Dataset entries:

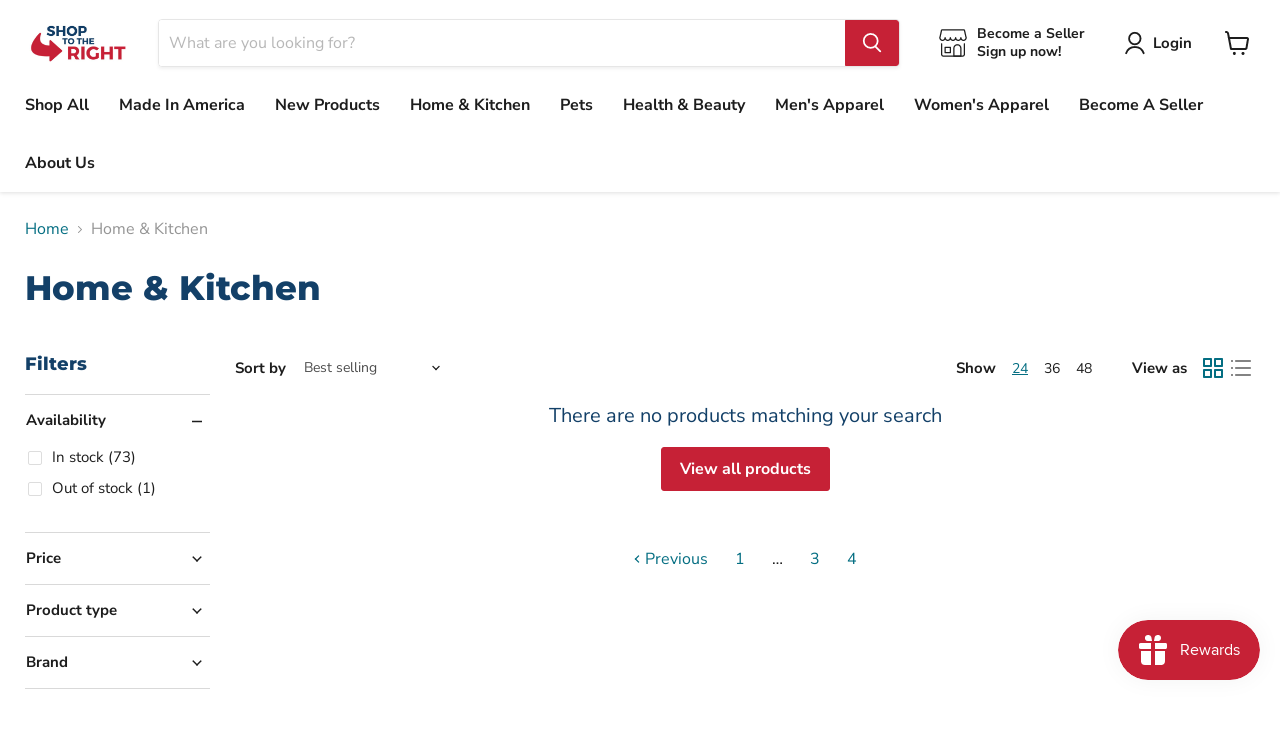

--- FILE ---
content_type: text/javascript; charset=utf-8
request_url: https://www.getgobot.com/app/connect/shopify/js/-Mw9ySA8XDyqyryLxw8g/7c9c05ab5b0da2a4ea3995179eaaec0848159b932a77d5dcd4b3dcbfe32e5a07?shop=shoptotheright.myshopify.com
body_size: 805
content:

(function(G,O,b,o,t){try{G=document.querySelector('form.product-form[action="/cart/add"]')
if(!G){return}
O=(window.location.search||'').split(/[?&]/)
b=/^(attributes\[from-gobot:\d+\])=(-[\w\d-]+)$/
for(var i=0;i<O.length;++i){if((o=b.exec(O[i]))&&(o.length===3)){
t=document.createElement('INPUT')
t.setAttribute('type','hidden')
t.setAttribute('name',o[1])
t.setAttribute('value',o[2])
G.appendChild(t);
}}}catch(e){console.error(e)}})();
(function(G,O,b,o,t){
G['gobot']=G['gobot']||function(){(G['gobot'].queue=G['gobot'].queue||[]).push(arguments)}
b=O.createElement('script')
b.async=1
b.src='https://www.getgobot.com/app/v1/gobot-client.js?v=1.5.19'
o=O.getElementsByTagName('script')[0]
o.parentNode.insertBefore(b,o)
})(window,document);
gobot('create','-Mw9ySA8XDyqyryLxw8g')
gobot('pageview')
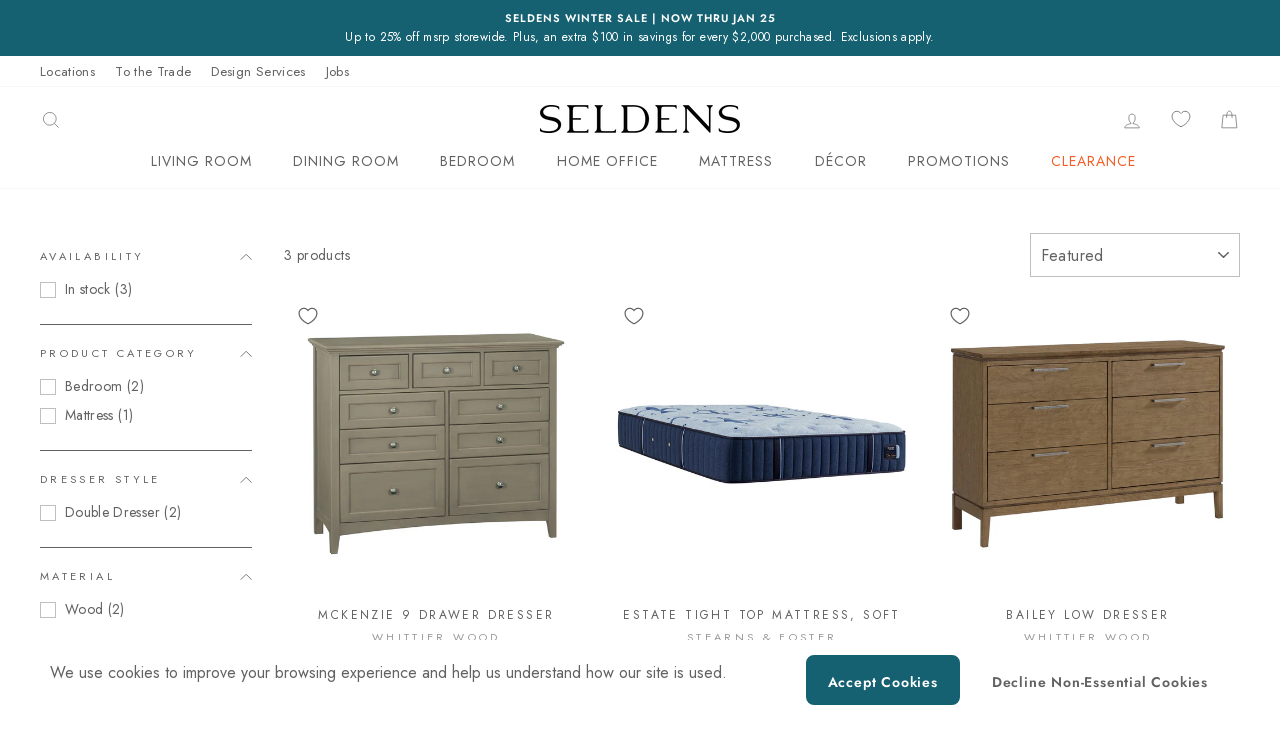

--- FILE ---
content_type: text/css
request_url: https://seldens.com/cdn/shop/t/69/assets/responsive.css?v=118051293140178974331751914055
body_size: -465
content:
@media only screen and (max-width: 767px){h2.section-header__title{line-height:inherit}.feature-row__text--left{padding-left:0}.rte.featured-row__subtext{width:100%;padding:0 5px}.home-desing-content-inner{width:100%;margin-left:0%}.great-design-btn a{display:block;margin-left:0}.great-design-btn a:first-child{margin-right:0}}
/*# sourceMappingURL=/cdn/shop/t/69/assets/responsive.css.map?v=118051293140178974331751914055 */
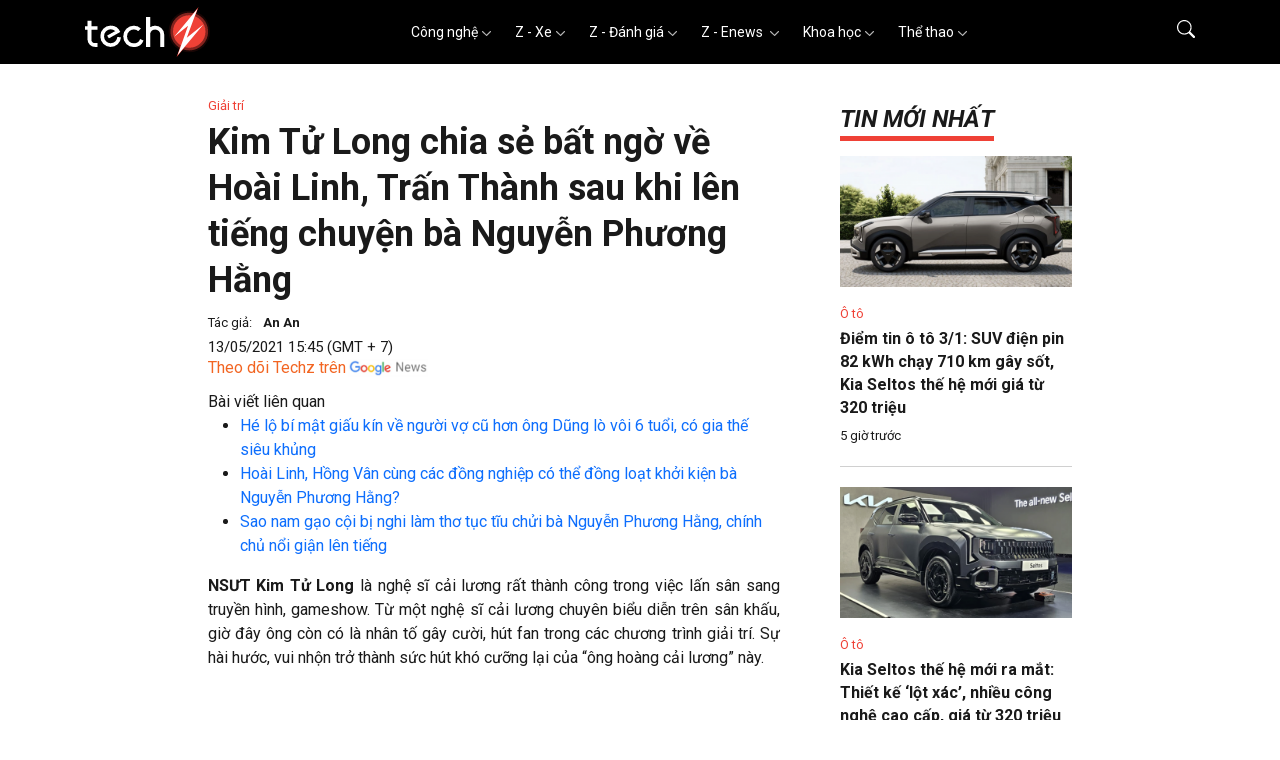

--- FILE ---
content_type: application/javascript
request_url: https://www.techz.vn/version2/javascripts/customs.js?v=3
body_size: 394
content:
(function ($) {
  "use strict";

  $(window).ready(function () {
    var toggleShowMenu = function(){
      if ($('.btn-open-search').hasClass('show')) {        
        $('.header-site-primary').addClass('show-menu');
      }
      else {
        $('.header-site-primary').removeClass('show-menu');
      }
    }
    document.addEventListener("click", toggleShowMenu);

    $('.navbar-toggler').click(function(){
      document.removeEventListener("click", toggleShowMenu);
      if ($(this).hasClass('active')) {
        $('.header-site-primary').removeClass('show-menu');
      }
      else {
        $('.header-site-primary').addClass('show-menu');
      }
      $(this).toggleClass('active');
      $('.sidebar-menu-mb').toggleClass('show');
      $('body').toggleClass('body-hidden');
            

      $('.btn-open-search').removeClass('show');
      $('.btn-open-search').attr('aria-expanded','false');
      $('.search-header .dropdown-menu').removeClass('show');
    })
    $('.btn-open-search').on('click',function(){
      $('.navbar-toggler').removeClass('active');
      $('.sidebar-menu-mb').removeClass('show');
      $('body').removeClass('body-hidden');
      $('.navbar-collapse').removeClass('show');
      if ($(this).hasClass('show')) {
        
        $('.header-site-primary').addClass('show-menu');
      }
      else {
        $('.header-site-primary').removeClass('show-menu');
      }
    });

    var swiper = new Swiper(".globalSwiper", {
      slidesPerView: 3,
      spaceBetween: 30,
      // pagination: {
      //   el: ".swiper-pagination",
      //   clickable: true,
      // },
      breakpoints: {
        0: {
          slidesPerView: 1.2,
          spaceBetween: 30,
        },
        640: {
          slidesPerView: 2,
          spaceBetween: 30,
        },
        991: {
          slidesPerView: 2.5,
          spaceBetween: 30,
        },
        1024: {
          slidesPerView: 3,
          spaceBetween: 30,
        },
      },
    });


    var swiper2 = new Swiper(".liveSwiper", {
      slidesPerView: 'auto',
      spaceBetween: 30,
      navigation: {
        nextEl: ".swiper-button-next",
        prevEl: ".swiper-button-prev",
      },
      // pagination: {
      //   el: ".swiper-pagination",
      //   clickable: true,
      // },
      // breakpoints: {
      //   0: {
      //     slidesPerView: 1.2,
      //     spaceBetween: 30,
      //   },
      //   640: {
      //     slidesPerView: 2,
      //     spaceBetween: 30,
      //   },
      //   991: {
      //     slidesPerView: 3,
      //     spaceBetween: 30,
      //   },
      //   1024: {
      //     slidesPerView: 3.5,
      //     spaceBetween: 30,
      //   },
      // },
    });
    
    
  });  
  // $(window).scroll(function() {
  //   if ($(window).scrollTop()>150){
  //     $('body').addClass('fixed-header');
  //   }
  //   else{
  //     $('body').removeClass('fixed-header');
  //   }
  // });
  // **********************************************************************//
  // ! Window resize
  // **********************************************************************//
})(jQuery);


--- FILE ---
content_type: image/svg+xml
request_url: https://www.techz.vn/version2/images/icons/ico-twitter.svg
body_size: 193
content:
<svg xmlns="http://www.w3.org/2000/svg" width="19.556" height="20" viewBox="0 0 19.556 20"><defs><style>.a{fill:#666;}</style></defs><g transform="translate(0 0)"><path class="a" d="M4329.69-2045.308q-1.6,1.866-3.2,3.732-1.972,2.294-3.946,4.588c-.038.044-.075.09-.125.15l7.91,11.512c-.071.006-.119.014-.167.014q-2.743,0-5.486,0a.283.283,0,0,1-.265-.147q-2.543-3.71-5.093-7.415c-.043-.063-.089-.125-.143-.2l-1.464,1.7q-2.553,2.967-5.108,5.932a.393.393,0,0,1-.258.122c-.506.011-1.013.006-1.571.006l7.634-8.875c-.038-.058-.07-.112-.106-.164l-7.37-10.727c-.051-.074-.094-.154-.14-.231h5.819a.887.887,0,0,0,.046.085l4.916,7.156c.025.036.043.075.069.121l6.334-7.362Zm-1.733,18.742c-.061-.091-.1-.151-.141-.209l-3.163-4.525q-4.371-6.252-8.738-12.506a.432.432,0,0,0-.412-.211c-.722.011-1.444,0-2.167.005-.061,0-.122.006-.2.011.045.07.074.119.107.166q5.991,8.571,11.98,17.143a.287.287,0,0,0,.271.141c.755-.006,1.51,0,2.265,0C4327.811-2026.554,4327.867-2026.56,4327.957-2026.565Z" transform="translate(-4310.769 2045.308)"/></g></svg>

▶ [Task directions]
Every line in the entries above that mentions the word "toggleClass" must be shown.

▶ [Problem solution]
      $(this).toggleClass('active');
      $('.sidebar-menu-mb').toggleClass('show');
      $('body').toggleClass('body-hidden');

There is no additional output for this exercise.